Introduction
When using the OpenAI Whisper model for transcribing audio, users often encounter the problem of random text generation, known as hallucinations. This issue primarily arises when the input audio contains significant silence or noise. Here, we share an effective method to mitigate this issue based on careful observation and strategic use of prompts.
Problem
The Whisper model tends to transcribe random text when it processes silent or noisy audio segments. This hallucination problem can be particularly troublesome when dealing with entire recordings that include periods of silence or low-level noise.
Observation
During testing, it was observed that adding specific strings to the end of the prompt influenced the model’s hallucinations. To confirm this, the string $$$
was appended to the prompt. The resulting transcriptions frequently included $$$
when hallucinations occurred. Additionally, when the audio was entirely silent, the model returned only $$$
, and for partial silence with noise, it returned $$
followed by random words.
Solution
The solution involves several key steps:
-
Custom Prompt:
Append a specific pattern ($$$
) to the end of the prompt. This pattern helps to identify when the model generates random text during silent segments.function transcribeAudio(blob) { const formData = new FormData(); formData.append('file', blob); formData.append('model', 'whisper-1'); formData.append('temperature', '0'); formData.append('prompt', `Please transcribe the following audio accurately. technology, innovation, future, AI, $$$`); return fetch('https://api.openai.com/v1/audio/transcriptions', { method: 'POST', headers: { 'Authorization': `Bearer YOUR_API_KEY`, }, body: formData }).then(response => response.json()); }
-
Pattern Detection:
Use a regular expression to detect and filter out responses containing$$$
or$$
followed by random words.
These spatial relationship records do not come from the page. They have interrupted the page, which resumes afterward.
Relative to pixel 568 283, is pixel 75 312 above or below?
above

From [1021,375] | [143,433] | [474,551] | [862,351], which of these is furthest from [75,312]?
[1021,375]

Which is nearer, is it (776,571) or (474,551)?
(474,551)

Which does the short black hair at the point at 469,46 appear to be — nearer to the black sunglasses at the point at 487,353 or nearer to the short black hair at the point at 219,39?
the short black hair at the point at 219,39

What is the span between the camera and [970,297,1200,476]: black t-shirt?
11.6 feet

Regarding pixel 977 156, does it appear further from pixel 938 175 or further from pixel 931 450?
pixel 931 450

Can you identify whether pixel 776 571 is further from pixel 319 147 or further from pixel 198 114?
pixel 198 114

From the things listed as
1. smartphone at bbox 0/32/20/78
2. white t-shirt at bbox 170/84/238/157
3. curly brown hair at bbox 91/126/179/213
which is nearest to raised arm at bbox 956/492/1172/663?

This ensures that only valid transcriptions are processed further.function bypassDollarStrings(s) { const pattern = /^(?!.*\$\$).*/; return pattern.test(s); }
-
Retry Mechanism:
Set up a retry mechanism that restarts the transcription process if the response contains the$$$
or$$
pattern, indicating hallucination.
Conclusion
This approach leverages specific prompt patterns and a retry mechanism to effectively mitigate hallucinations in OpenAI Whisper transcriptions. By using these techniques, you can significantly improve the reliability of transcriptions, especially in recordings with periods of silence or noise.